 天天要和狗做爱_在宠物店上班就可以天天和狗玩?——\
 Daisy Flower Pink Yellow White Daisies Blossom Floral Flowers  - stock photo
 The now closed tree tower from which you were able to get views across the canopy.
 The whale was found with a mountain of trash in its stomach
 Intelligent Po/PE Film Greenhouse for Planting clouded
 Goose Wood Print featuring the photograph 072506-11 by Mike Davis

────────────────

• [Assignment] From the listing above, reproduce all the lines exactly.

• [Solution to this problem]
 天天要和狗做爱_在宠物店上班就可以天天和狗玩?——\
 Daisy Flower Pink Yellow White Daisies Blossom Floral Flowers  - stock photo
 The now closed tree tower from which you were able to get views across the canopy.
 The whale was found with a mountain of trash in its stomach
 Intelligent Po/PE Film Greenhouse for Planting clouded
 Goose Wood Print featuring the photograph 072506-11 by Mike Davis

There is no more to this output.